New Brunswick Social Policy Research Network

Byrne Report Revisited 50 Years After Release


Fifty years ago, on Nov. 4, 1963, a report was tabled in the provincial legislature that would fundamentally change New Brunswick and set it on a course that continues to evolve today.
The report of the Royal Commission on Finance and Municipal Taxation, chaired by Edward Byrne, resulted in a radical restructuring of the local and provincial governments in New Brunswick.

The University of New Brunswick’s Urban and Community Studies Institute marked the 50th anniversary of the Byrne Commission report with a one-day symposium in Fredericton yesterday, Chris Morris, C3.

Marquis said that today, New Brunswick seems caught in the grip of political inertia with politicians wary of making major change.

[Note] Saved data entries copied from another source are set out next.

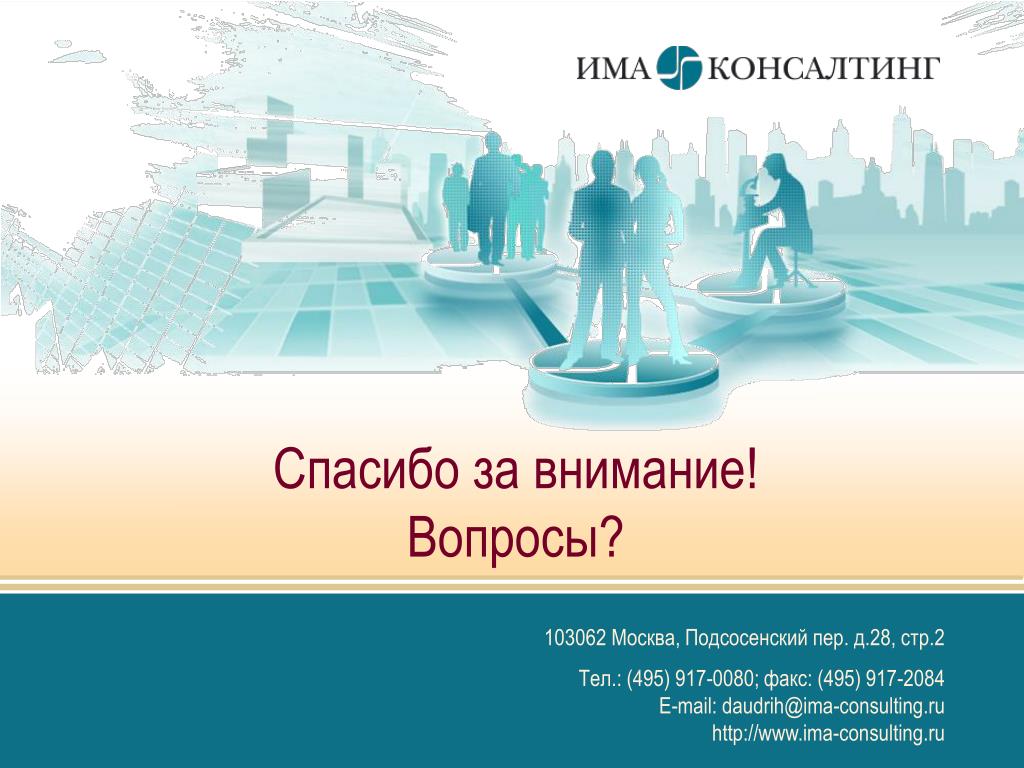 ИМА КОНСАЛТИНГ

Спасибо за внимание!
Вопросы?

103062 Москва, Подсосенский пер. д.28, стр.2

Тел.: (495) 917-0080; факс: (495) 917-2084
E-mail: daudrih@ima-consulting.ru
http://www.ima-consulting.ru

But in the 1960s, when the late Louis Robichaud was premier, there was a much greater willingness to plunge ahead with the radical reforms the province needed.

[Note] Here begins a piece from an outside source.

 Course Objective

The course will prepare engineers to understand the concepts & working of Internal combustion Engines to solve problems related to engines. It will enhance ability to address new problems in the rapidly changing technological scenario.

Marquis said that in the early 1960s, when Robichaud first came to power in New Brunswick, the young premier was struck by the inequities and the poverty that existed under the old county government system.

When the Byrne Commission was established in 1962, three New Brunswick counties hovered on the brink of bankruptcy. Responsibility for social services, education, health care and legal services was shared between the county, city and town authorities with little organization.

Marquis said the Byrne Commission proposed a shift toward provincial authority over education, justice, public health and welfare. It also provided for equalization grants to municipalities that could not afford to provide a standard level of service.

The Byrne recommendations led to the sweeping reforms of Robichaud’s program of equal opportunity that were designed to even out living standards across the province, and centralize such services as health and education under the provincial government.

‘We can’t sit around waiting for a God-given miracle to end the inequalities which are contributing to the waste of our most treasured possession – our people,’ Robichaud said at the time.